◆ Written problem
Render every line of the records below as a JSON list of strings, one string per line, skipping blank lines. Leave the pictures out.

◆ Information given

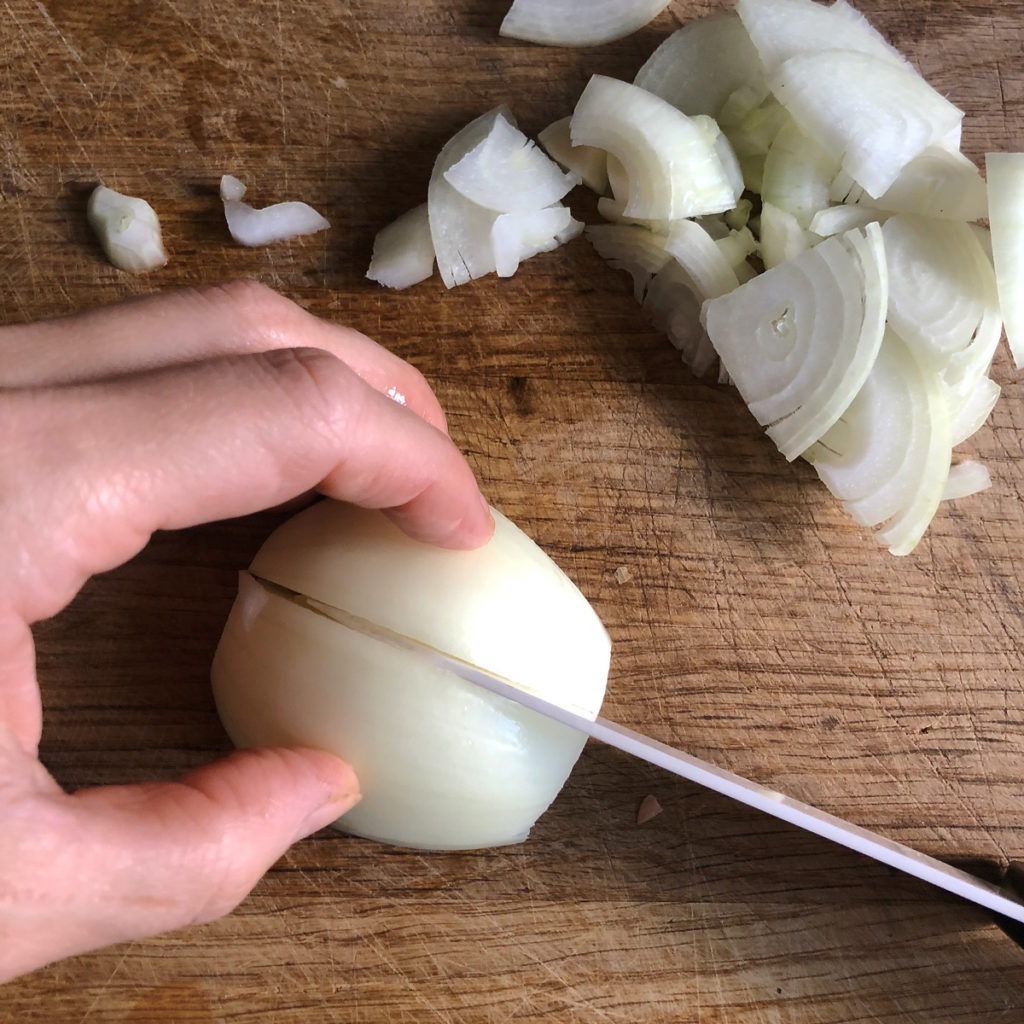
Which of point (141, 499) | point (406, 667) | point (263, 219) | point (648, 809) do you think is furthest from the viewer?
point (263, 219)

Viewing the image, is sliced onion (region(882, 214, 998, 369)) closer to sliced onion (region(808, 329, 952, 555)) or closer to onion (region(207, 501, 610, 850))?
sliced onion (region(808, 329, 952, 555))

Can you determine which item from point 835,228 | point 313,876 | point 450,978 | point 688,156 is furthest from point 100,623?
point 835,228

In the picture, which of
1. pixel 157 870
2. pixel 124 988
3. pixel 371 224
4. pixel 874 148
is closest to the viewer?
pixel 157 870

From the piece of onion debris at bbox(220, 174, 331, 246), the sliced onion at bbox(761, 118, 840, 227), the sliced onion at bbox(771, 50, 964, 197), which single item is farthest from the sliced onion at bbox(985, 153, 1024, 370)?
the piece of onion debris at bbox(220, 174, 331, 246)

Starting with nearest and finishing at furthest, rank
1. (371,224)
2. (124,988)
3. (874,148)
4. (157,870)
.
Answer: (157,870), (124,988), (874,148), (371,224)

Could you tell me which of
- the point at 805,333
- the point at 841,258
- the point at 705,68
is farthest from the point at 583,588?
the point at 705,68

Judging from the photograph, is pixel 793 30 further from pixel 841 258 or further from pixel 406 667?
pixel 406 667

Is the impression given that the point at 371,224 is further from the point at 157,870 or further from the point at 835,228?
the point at 157,870
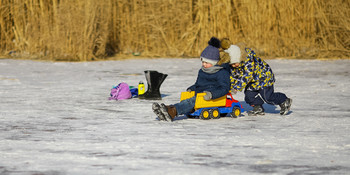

◆ Final result
[
  "Which of point (141, 499) | point (406, 667) | point (263, 219) | point (648, 809) do you think is furthest from the viewer?",
  "point (263, 219)",
  "Viewing the image, is sliced onion (region(882, 214, 998, 369)) closer to sliced onion (region(808, 329, 952, 555)) or closer to onion (region(207, 501, 610, 850))?",
  "sliced onion (region(808, 329, 952, 555))",
  "Can you determine which item from point 835,228 | point 313,876 | point 450,978 | point 688,156 is furthest from point 100,623?",
  "point 835,228",
  "In the picture, which of",
  "1. pixel 157 870",
  "2. pixel 124 988",
  "3. pixel 371 224",
  "4. pixel 874 148",
  "is closest to the viewer?",
  "pixel 157 870",
  "From the piece of onion debris at bbox(220, 174, 331, 246), the sliced onion at bbox(761, 118, 840, 227), the sliced onion at bbox(771, 50, 964, 197), which single item is farthest from the sliced onion at bbox(985, 153, 1024, 370)?",
  "the piece of onion debris at bbox(220, 174, 331, 246)",
  "Starting with nearest and finishing at furthest, rank",
  "1. (371,224)",
  "2. (124,988)",
  "3. (874,148)",
  "4. (157,870)",
  ".",
  "Answer: (157,870), (124,988), (874,148), (371,224)",
  "Could you tell me which of",
  "- the point at 805,333",
  "- the point at 841,258",
  "- the point at 705,68",
  "is farthest from the point at 583,588?",
  "the point at 705,68",
  "Judging from the photograph, is pixel 793 30 further from pixel 841 258 or further from pixel 406 667?",
  "pixel 406 667",
  "Is the impression given that the point at 371,224 is further from the point at 157,870 or further from the point at 835,228?",
  "the point at 157,870"
]